--- START ---
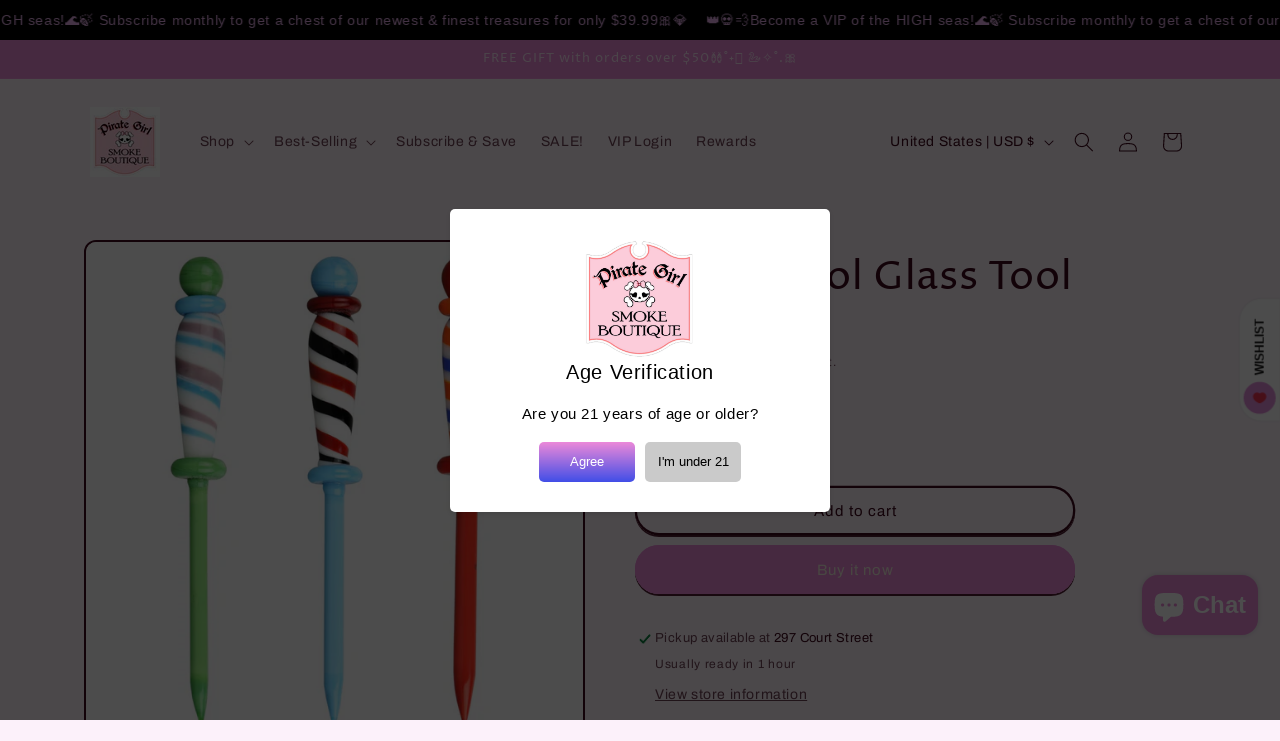

--- FILE ---
content_type: application/x-javascript
request_url: https://app.sealsubscriptions.com/shopify/public/status/shop/dank-doll.myshopify.com.js?1768993652
body_size: -346
content:
var sealsubscriptions_settings_updated='1765900118c';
--- END ---
§ Work item:
Working from the lines above, reproduce the material exactly and exclude its pictures.

§ Output:
--- FILE ---
content_type: application/x-javascript
request_url: https://app.sealsubscriptions.com/shopify/public/status/shop/dank-doll.myshopify.com.js?1768993652
body_size: -346
content:
var sealsubscriptions_settings_updated='1765900118c';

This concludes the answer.